THe delay between an HFI interrupt and its corresponding thermal netlink
event has so far been hard-coded to CONFIG_HZ jiffies. This may not suit
the needs of all hardware configurations or listeners of events.
If the update delay is too long, much of the information of consecutive
hardware updates will be lost as the HFI delayed workqueue posts a new
thermal netlink event only when there are no previous pending events. If
the delay is too short, multiple, events may overwhelm listeners.
Listeners are better placed to determine the delay of events. They know how
quickly they can act on them effectively. They may also want to experiment
with different values.
Start a debugfs interface to tune the notification delay.
Keep things simple and do not add extra locking or memory barriers. This
may result in the HFI interrupt ocassionally queueing work using stale
delay values, if at all. This should not be a problem: the debugfs file
will update the delay value atomically, we do not expect users to update
the delay value frequently, and the delayed workqueue operates in jiffies
resolution.
Suggested-by: Srinivas Pandruvada <[email protected]>
Signed-off-by: Ricardo Neri <[email protected]>
---
Cc: Len Brown <[email protected]>
Cc: Srinivas Pandruvada <[email protected]>
Cc: Stanislaw Gruszka <[email protected]>
Cc: Zhang Rui <[email protected]>
Cc: [email protected]
Cc: [email protected]
---
drivers/thermal/intel/intel_hfi.c | 77 ++++++++++++++++++++++++++++++-
1 file changed, 76 insertions(+), 1 deletion(-)
diff --git a/drivers/thermal/intel/intel_hfi.c b/drivers/thermal/intel/intel_hfi.c
index e2b82d71ab6b..24d708268c68 100644
--- a/drivers/thermal/intel/intel_hfi.c
+++ b/drivers/thermal/intel/intel_hfi.c
@@ -43,6 +43,10 @@
#include <asm/msr.h>
+#ifdef CONFIG_DEBUG_FS
+#include <linux/debugfs.h>
+#endif
+
#include "intel_hfi.h"
#include "thermal_interrupt.h"
@@ -169,6 +173,70 @@ static struct workqueue_struct *hfi_updates_wq;
#define HFI_UPDATE_DELAY HZ
#define HFI_MAX_THERM_NOTIFY_COUNT 16
+/* Keep this variable 8-byte aligned to get atomic accesses. */
+static unsigned long hfi_update_delay = HFI_UPDATE_DELAY;
+
+#ifdef CONFIG_DEBUG_FS
+static int hfi_update_delay_get(void *data, u64 *val)
+{
+ mutex_lock(&hfi_instance_lock);
+ *val = jiffies_to_msecs(hfi_update_delay);
+ mutex_unlock(&hfi_instance_lock);
+ return 0;
+}
+
+static int hfi_update_delay_set(void *data, u64 val)
+{
+ /*
+ * The mutex only serializes access to the debugfs file.
+ *
+ * hfi_process_event() loads @hfi_update_delay from interrupt context.
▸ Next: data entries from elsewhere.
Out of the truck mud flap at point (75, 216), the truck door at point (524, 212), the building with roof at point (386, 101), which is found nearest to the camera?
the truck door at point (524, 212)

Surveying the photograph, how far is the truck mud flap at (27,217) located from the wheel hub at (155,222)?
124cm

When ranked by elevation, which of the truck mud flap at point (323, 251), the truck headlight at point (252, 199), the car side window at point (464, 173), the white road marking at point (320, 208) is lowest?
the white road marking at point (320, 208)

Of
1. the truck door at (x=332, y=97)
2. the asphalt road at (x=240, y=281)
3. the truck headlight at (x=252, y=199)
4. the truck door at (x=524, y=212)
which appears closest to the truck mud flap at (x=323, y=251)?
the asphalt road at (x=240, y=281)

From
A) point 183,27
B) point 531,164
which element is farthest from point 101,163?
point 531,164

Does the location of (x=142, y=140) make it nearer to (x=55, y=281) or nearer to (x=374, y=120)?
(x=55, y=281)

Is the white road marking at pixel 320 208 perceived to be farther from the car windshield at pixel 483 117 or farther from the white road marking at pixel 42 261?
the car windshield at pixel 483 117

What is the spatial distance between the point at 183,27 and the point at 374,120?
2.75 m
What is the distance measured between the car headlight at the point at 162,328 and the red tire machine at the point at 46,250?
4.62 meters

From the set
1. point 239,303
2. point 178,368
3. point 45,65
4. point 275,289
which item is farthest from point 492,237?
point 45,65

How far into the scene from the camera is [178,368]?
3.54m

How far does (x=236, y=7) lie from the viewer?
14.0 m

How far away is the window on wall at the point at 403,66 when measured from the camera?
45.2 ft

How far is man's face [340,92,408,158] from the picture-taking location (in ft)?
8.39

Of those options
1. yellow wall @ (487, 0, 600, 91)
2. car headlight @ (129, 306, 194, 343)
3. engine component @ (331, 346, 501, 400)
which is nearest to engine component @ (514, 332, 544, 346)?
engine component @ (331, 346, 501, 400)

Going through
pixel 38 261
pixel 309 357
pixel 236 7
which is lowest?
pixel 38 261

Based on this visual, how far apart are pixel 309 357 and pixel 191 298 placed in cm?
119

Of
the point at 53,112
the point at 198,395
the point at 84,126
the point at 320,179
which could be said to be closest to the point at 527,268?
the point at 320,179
+ * We could have serialized accesses with a spinlock or a memory barrier.
+ * But this is a debug feature, the store of @hfi_update_delay is
+ * atomic, and will seldom change. A few loads of @hfi_update_delay may
+ * see stale values but the updated value will be seen eventually.
+ */
+ mutex_lock(&hfi_instance_lock);
+ hfi_update_delay = msecs_to_jiffies(val);
+ mutex_unlock(&hfi_instance_lock);
+ return 0;
+}
+
+DEFINE_DEBUGFS_ATTRIBUTE(hfi_update_delay_fops, hfi_update_delay_get,
+ hfi_update_delay_set, "%llu\n");
+
+static struct dentry *hfi_debugfs_dir;
+
+static void hfi_debugfs_unregister(void)
+{
+ debugfs_remove_recursive(hfi_debugfs_dir);
+ hfi_debugfs_dir = NULL;
+}
+
+static void hfi_debugfs_register(void)
+{
+ struct dentry *f;
+
+ hfi_debugfs_dir = debugfs_create_dir("intel_hfi", NULL);
+ if (!hfi_debugfs_dir)
+ return;
+
+ f = debugfs_create_file("update_delay_ms", 0644, hfi_debugfs_dir,
+ NULL, &hfi_update_delay_fops);
+ if (!f)
+ goto err;
+
+ return;
+err:
+ hfi_debugfs_unregister();
+}
+
+#else
+static void hfi_debugfs_register(void)
+{
+}
+#endif /* CONFIG_DEBUG_FS */
+
static void get_hfi_caps(struct hfi_instance *hfi_instance,
struct thermal_genl_cpu_caps *cpu_caps)
{
@@ -321,8 +389,13 @@ void intel_hfi_process_event(__u64 pkg_therm_status_msr_val)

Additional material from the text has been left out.